Please refer to this page for information on how to work on your assignment.
A finite automaton is an algorithm with a finite memory which scans through an input string or text. The finite memory is given by states, one of them being a starting state and several accepting states. Furthermore, it has an update function which computes from the old state and the current datum the new state. For example, the following automaton checks whether in a string there is an even number of vowels.
State-Names: Even, Odd; Starting State: Even; Accepting States: Even; Rejecting States: Odd; Alphabet: Lower case letters; Update Function: Old State New State at "a","e","i","o","u"; at other letters Even Odd Even Odd Even Odd So New State ("a",Even) is Odd, New State ("b",Even) is Even, New State ("c",Odd) is Odd. Sample Runs: Input seen so far State of Automaton (1) - Even w Even wh Even who Odd whos Odd whose Even (2) - Even w Even wh Even wha Odd what Odd
Example (1) accepts and Example (2) rejects the input as after
processing the complete word whose
the automaton is in the accepting
state Even and after processing the complete word what
the automaton
is in the rejecting state Odd. The type of finite automata dealt with here
is called deterministic since the function to compute the new state permits
always only one unique value; otherwise the automaton would be called
non-deterministic. For more information on finite automata, see
Wikipedia
and
Panet Math.
The automaton of this exercise does the following: it scans through a text and checks whether this text has the following minimum qualities:
The task is to extend these rules as follows and to adapt the below syntax checker accordingly.

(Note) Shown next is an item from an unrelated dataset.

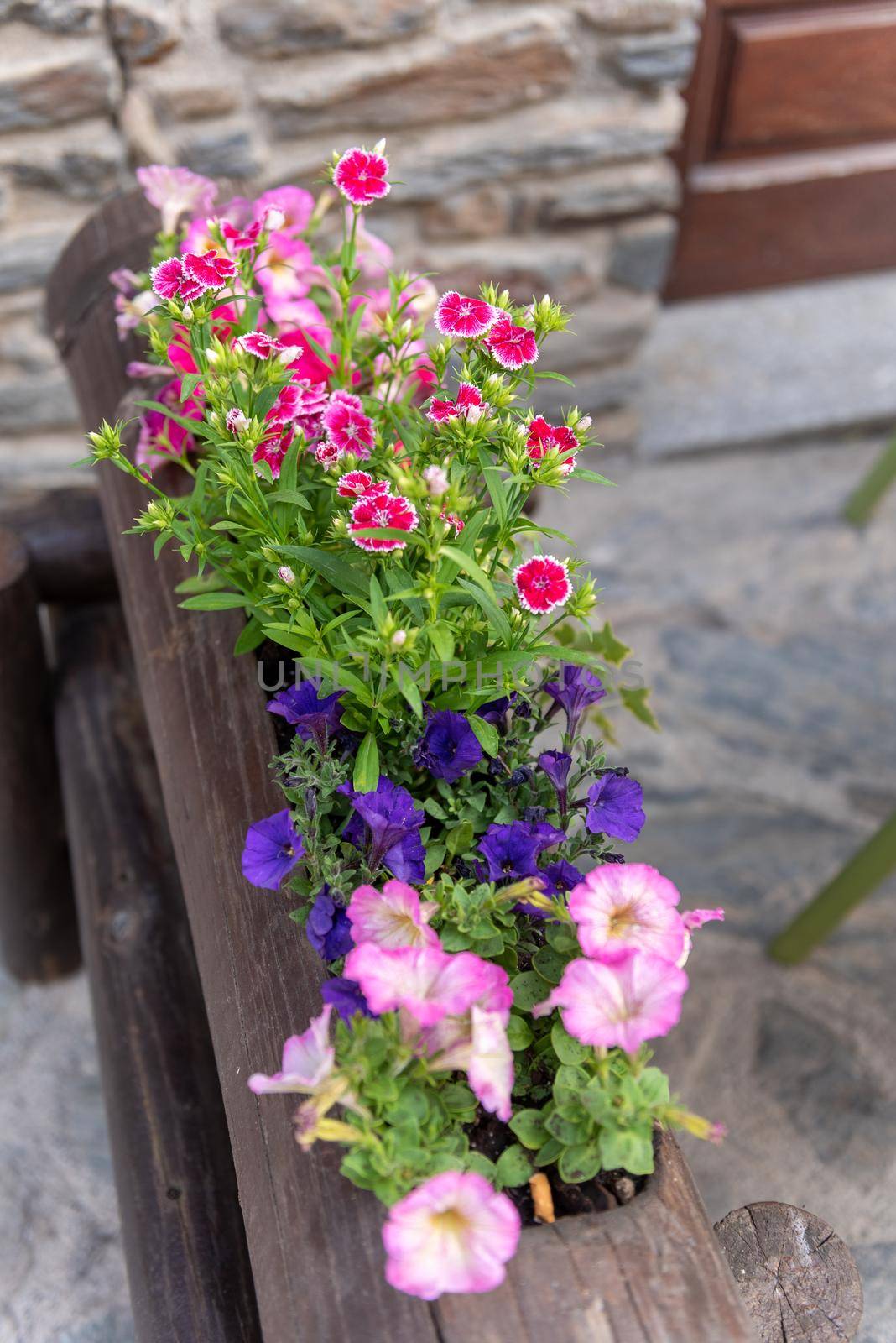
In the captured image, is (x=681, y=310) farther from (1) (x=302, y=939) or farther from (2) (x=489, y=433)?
(1) (x=302, y=939)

His brothers' cars are green and he's going to his sister's house.which should not be confused with quotes.
The automaton which does the syntax checking has the following states which are listed together with a short intuitive explanation of their meaning:
"e": error - this state is taken when an error is found; "f": automaton is going to read the first character of sentence; "c": automaton has seen a comma or similar sign ",", ":"; "d": automaton has seen a dot or similar sign ".", "!", "?"; "n": automaton is processing or has been processing a number; "z": automaton has seen a single zero; "s": automaton has seen a space; "h": automaton has seen a hyphen "-"; "p": automaton has seen a plus "+" or a minus "-"; "q": automaton is between two quotes of a quotation; "r": automaton has seen the second quote of a quotation; "w": automaton is processing or has been processing a word;
The newstate(oldstate, symbol)
function computes how to update
the state of the automaton when it is processing a symbol. The only thing
which needs to be adapted is this function. Here some explanation on an
example how this function works. Consider the following sample run:
My number is 007. wwswwwwwwswwszeee The sentence is syntactically incorrect.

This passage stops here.